I work as an AI engineer and any company that's has a legal department that isn't braindead isn't stealing content. The vast majority of content posted online is done so under a creative commons licence, which allows other people to do basically whatever they want with that content, so it's in no way shape or form stealing.

[–] spacesweedkid27@lemmy.world 2 points 1 year ago* (last edited 1 year ago) (1 children)

Yeah I know, but the press picks some rare cases and says, that this goes for all.

You know how it is.

[–] Shazbot@lemmy.world 4 points 1 year ago

It really depends on what the site's terms of service/usage agreement says about the content posted on the site.

For example a site like Art Station has users agree to a usage license that lets them host and transmit the images in their portfolios. However there is no language saying the visitors are also granted these rights. So you may be able to collect the site text for fair use, but the art itself requires reaching out for anything other than personal/educational use.

[–] r1veRRR@feddit.de 8 points 1 year ago

I remember when copying data wasn't theft, and the entire internet gave the IP holders shit for the horrible copyright laws...

[–] Randomperson1234@lemmy.world 1 points 1 year ago (1 children)

If its published online its not theft Thats like saying that if i publish a book and someone uses it to learn a language then they are stealing my book

[–] spacesweedkid27@lemmy.world 9 points 1 year ago (1 children)

Ok then picture this: A webscrapper is copying code that has copyright that indicates, that it is forbidden to modify this code, to publish it under a different name or to sell this code (for example a method that calculates the inverse square root really fast).

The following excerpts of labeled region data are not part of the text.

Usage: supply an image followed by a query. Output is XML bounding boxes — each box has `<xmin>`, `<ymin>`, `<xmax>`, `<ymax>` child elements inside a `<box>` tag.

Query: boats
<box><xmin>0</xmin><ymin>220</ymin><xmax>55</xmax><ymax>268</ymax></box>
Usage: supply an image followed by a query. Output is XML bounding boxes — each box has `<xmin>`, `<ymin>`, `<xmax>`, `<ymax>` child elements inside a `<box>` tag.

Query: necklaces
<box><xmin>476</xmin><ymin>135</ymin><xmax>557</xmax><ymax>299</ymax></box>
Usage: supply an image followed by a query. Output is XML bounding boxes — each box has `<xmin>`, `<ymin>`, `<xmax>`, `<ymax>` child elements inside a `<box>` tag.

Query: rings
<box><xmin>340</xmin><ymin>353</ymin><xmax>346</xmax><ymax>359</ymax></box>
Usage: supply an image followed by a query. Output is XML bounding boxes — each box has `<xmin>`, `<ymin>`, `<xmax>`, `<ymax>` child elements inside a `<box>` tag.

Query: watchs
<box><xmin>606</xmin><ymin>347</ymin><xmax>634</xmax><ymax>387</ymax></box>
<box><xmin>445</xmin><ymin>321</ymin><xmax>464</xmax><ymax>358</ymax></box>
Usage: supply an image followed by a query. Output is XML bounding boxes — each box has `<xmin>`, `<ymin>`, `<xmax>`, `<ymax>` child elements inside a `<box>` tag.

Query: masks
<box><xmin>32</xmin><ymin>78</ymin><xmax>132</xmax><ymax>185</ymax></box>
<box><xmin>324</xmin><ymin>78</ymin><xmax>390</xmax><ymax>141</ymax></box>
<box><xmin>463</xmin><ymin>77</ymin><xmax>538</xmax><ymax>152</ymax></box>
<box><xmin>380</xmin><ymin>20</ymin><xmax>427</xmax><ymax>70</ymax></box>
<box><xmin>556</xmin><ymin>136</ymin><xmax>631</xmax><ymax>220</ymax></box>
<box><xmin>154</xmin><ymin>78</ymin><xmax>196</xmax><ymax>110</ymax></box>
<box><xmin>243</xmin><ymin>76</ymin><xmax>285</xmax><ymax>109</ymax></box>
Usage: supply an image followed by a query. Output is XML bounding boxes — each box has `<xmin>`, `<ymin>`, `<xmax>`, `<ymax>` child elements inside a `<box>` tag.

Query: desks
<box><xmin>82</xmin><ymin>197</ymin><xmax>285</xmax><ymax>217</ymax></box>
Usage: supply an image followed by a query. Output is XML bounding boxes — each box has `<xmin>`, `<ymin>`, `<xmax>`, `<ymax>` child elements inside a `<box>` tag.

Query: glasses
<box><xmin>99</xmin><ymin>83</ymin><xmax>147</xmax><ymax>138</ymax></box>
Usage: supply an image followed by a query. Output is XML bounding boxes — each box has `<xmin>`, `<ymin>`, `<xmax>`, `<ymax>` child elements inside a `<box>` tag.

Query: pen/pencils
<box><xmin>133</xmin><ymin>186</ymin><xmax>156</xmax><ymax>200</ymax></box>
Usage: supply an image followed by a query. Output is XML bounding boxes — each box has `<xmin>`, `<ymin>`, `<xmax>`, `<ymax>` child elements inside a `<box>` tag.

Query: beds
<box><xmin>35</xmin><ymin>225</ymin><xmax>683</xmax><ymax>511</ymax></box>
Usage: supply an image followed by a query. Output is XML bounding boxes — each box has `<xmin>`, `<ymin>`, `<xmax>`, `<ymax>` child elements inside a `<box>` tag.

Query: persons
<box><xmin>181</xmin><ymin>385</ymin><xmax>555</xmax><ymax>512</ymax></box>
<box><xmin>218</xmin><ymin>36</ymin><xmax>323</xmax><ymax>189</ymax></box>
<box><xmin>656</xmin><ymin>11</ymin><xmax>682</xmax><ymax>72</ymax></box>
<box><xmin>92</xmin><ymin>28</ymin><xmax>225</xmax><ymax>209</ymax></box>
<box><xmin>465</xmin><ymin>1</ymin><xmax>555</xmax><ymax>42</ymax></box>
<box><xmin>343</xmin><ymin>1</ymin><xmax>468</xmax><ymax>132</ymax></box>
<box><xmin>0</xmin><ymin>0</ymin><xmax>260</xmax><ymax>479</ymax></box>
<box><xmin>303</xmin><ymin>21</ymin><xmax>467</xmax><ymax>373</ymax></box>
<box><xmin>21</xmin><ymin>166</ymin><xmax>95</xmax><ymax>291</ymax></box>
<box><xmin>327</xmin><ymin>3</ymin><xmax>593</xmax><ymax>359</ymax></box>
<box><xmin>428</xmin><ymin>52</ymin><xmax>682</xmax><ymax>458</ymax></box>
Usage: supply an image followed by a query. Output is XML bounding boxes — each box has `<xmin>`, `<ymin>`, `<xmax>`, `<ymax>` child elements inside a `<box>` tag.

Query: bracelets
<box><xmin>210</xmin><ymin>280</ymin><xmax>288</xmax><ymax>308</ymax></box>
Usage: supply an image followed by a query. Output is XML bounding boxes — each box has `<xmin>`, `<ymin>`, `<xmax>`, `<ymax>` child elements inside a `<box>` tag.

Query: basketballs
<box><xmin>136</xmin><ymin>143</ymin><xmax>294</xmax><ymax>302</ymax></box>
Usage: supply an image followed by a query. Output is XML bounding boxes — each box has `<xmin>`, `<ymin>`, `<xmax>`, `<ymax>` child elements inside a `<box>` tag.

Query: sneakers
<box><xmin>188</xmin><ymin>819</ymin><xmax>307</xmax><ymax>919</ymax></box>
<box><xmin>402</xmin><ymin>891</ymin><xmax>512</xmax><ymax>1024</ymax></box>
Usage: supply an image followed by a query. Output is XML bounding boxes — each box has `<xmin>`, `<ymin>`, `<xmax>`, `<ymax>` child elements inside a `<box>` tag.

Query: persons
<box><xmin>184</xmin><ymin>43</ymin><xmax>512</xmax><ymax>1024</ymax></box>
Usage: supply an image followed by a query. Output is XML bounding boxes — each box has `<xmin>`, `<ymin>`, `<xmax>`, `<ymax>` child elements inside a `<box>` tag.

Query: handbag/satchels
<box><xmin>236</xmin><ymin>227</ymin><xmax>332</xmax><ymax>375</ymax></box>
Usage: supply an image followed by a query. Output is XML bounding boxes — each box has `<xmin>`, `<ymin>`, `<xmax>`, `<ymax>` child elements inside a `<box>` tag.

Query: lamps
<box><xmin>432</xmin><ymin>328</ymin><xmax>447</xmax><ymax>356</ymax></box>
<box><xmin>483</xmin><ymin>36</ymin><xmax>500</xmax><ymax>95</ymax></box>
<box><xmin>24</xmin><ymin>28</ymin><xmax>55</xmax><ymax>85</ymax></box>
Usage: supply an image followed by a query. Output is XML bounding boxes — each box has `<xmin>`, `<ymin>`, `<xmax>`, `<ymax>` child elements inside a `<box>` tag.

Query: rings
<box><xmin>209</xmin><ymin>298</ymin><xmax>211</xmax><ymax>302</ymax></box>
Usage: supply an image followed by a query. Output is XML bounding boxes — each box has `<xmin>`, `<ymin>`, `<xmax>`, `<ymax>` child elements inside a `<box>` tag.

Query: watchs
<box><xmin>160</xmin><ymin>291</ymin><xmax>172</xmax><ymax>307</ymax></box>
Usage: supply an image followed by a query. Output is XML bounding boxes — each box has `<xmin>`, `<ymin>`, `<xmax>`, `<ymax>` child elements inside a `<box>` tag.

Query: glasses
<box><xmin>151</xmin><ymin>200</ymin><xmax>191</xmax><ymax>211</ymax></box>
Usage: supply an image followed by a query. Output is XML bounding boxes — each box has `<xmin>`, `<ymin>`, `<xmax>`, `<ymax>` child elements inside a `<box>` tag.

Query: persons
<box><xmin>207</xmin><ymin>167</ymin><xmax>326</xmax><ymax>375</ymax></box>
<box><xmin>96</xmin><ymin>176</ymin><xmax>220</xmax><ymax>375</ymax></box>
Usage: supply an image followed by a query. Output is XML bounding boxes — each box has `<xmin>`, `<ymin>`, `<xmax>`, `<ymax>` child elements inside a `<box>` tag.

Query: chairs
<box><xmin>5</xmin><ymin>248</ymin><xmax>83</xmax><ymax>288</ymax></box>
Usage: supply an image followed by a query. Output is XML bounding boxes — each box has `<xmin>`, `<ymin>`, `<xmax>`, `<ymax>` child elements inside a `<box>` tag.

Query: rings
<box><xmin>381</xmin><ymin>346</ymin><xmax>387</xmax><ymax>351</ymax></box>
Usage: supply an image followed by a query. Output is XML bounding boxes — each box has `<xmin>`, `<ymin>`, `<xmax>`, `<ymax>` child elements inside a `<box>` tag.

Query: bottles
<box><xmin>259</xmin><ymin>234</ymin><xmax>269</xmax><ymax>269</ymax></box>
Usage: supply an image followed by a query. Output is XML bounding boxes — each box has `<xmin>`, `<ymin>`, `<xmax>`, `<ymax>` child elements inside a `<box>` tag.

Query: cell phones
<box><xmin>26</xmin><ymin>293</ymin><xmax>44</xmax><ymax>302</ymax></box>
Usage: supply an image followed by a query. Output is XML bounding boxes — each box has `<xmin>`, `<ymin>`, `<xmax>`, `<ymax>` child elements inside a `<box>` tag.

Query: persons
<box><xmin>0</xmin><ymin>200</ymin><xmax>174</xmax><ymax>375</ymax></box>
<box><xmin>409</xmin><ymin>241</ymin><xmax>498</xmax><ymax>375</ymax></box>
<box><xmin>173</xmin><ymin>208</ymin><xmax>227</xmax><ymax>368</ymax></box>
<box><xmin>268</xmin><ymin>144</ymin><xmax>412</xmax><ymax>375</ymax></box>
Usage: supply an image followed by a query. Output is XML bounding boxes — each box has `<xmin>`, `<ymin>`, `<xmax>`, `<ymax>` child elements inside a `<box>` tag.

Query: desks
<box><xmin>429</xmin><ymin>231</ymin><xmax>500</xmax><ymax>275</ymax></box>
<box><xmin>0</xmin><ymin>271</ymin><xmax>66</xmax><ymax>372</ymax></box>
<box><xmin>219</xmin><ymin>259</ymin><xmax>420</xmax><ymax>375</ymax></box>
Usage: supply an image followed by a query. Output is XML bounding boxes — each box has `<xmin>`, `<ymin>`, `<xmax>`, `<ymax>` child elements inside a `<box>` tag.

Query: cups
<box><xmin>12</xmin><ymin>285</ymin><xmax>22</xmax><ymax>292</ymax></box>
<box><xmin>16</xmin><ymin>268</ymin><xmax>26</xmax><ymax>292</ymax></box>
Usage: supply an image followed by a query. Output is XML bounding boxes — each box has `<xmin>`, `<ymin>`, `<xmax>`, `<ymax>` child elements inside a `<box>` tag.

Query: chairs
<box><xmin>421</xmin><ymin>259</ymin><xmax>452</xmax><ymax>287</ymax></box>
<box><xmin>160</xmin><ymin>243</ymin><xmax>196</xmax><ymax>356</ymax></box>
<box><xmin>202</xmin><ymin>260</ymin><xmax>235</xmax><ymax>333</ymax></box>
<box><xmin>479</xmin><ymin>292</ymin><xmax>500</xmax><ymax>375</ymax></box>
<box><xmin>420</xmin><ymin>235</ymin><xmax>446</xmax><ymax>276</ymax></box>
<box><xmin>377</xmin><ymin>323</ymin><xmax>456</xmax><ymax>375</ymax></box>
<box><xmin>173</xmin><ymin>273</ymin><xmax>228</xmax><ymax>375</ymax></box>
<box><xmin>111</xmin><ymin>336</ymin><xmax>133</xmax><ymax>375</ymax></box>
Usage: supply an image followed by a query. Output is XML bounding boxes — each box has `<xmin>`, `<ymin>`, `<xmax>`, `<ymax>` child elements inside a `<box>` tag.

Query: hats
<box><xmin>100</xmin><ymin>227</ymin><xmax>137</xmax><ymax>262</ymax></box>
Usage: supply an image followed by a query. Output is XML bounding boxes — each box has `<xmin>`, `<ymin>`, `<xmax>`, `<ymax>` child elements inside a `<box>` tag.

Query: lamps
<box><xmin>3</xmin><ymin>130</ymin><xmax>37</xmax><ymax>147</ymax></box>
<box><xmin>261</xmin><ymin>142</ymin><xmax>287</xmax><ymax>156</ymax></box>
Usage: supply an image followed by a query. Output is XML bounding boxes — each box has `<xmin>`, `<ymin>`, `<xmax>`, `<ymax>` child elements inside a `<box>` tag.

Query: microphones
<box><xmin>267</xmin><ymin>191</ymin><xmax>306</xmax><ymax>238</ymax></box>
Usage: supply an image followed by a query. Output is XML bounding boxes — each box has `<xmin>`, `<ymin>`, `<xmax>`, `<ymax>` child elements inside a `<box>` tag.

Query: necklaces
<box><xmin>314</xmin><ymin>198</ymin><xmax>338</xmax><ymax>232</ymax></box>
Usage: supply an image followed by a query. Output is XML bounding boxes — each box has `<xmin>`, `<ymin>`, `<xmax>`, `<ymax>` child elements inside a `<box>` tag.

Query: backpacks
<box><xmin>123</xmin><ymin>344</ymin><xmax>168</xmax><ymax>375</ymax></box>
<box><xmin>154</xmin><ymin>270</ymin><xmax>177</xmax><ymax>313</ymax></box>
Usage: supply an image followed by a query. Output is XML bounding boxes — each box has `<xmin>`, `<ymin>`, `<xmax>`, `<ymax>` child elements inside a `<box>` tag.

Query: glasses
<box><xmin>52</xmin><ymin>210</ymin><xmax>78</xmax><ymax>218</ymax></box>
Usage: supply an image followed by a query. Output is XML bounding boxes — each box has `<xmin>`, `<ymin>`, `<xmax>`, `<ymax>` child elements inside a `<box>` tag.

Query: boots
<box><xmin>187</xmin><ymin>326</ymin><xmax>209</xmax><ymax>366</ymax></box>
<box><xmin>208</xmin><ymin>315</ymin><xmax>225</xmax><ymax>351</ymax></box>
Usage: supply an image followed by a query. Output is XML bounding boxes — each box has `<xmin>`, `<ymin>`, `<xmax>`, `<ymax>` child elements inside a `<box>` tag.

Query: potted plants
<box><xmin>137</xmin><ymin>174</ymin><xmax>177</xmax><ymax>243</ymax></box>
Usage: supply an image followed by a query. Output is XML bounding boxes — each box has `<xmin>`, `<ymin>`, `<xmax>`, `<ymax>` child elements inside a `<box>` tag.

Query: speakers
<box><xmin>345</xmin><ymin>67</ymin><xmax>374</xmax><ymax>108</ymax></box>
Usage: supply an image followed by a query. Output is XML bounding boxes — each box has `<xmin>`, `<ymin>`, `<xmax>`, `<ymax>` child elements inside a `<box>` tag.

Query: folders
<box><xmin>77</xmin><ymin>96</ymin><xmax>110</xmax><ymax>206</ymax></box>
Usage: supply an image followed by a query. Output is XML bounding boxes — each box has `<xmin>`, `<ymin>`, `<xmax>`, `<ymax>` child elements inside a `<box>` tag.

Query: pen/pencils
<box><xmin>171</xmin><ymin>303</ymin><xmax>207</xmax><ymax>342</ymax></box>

By using the code as training data, most language models may actually paste this code or write it with little change, because most language models are based not on writing something that has a purpose that is given by the user, like for example AI's that are supposed to evaluate pictures of dogs and cats and is supposed to decide which is which, but they are based on the following schematic:

Read previous text
Predict, what letter will follow
Repeat until user interferes.

Because language models work this way, if I would for example only train it on the novsl "Alice in Wonderland", then there is a high possibly, that the model will reproduce parts of it.

But there is a way to fix this problem: If we broaden the training data very much, the chance the output would be considered plagiarism will narrow down.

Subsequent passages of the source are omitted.